━━━━━ Quoted passage
Bad Trope: Cruelty Is Magic

This is an awful, and common, trope – the idea that cruelty is the way to build the perfect soldier, or to reveal super-powers, or to get to the ultimate truth about a situation. The idea put forward is that cruelty is incredibly effective, like a tool or a weapon just waiting to be deployed, instead of something more realistic, where cruelty is usually the easy way out of a complex situation. I’ll mention a few examples that leapt to mind as I thought about this awful trope, and at the end I have a long list of more, for any of you who are thinking that this trope isn’t that common.

The Borne Identity

One of the things that I like about the Borne movies, especially the first one, is that they make a few attempts to actually deal with how traumatized Jason Borne and the other secret government assassins are. One of my favorite moments is when he is facing off against another assassin in a field, and asks something like “Do you still get the headaches?” At which point the other assassin says he does, with a suddenly pained expression. Its this cool moment of honesty in the midst of a fight.

But the whole premise of the Borne Identity is that the best way to train a super-predator is by traumatizing them. This cruelty gives them preternatural abilities.

Jack from Mass Effect 2

When you do Jack’s loyalty mission in Mass Effect 2, you get deep into this experimental Cerberus facility where, basically, children were tortured in order to develop their telekinetic (biotic) abilities. Basically, space-Nazis tortured children in order to create the perfect weapon, Jack. I like how they characterize her, actually – I feel like in a lot of ways she’s a plausible person who would have come from that kind of background. If anything, maybe higher functioning than one would expect. But again, we have the idea that cruelty is, literally in this case, magic.

24 and Torture

I didn’t watch a lot of episodes of 24, but it was obviously a “ticking time bomb” kind of show, and there is an overwhelming mythology in America around the efficacy of torture in a situation like this. Torture is seen as a highly effective way of getting to the truth in a situation, especially when you don’t have the time to do the right thing because so much is at stake or whatever. 24 was out, of course, around the time of Abu Ghraib as well, and revelations about CIA ‘black sites’ used to torture information out of suspected terrorists (in some cases literally children, or random people kidnapped by mercenaries).
━━━━━━━━━━
━━━━━ Supplied data
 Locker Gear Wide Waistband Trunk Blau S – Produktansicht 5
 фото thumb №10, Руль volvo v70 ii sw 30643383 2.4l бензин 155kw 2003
━━━━━━━━━━
━━━━━ Supplied data
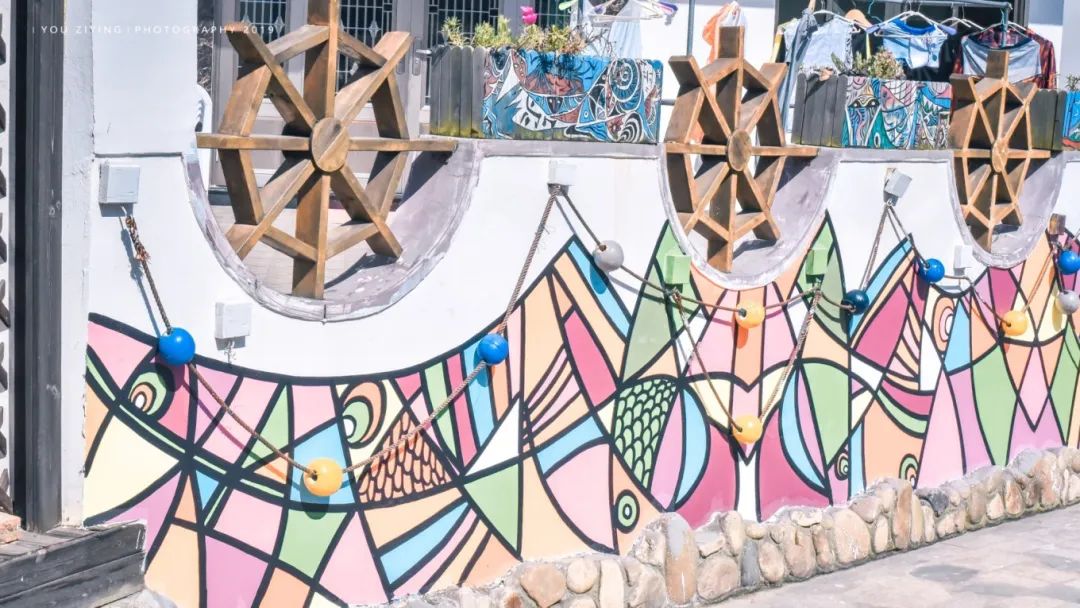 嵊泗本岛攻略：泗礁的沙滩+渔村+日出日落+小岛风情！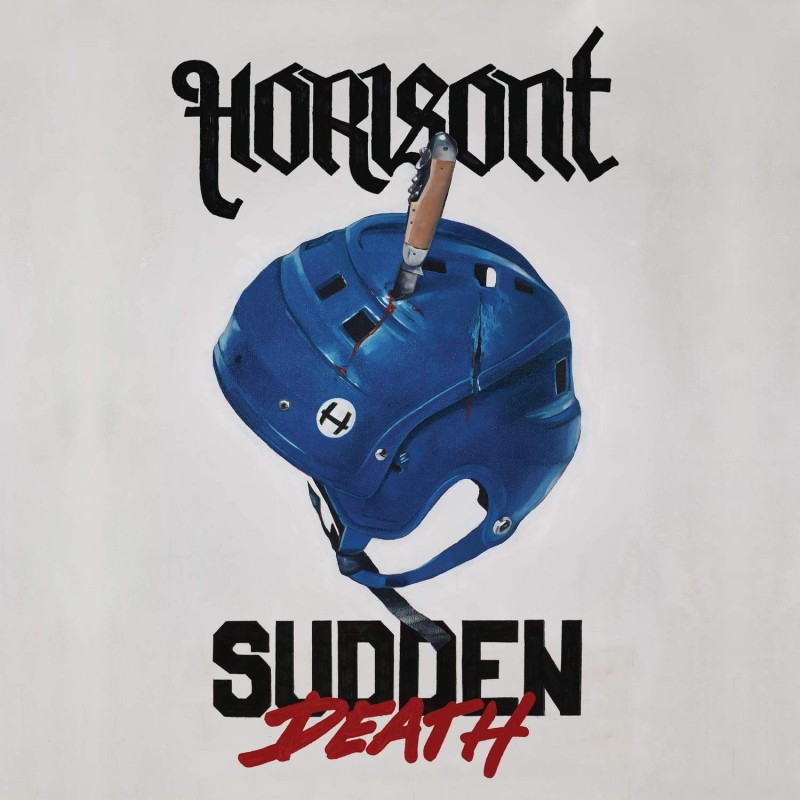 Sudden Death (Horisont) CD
━━━━━━━━━━
Work instruction 1:
Answer these from the essay on the cruelty trope:
(a) In the field fight in the Borne movies, how does the other assassin respond to the question about headaches?
(b) In Jack's loyalty mission in Mass Effect 2, what abilities were the children tortured to develop?
(c) Around the time of what events was 24 out?
Work instruction 2: Reproduce everything in the essay on the cruelty trope from "This is an awful, and" down to "isn’t that common.".

Answer 1:
(a) He says he still gets them, with a suddenly pained expression.
(b) Telekinetic (biotic) abilities.
(c) Abu Ghraib, and revelations about CIA "black sites" used to torture information out of suspected terrorists.

Answer 2:
This is an awful, and common, trope – the idea that cruelty is the way to build the perfect soldier, or to reveal super-powers, or to get to the ultimate truth about a situation. The idea put forward is that cruelty is incredibly effective, like a tool or a weapon just waiting to be deployed, instead of something more realistic, where cruelty is usually the easy way out of a complex situation. I’ll mention a few examples that leapt to mind as I thought about this awful trope, and at the end I have a long list of more, for any of you who are thinking that this trope isn’t that common.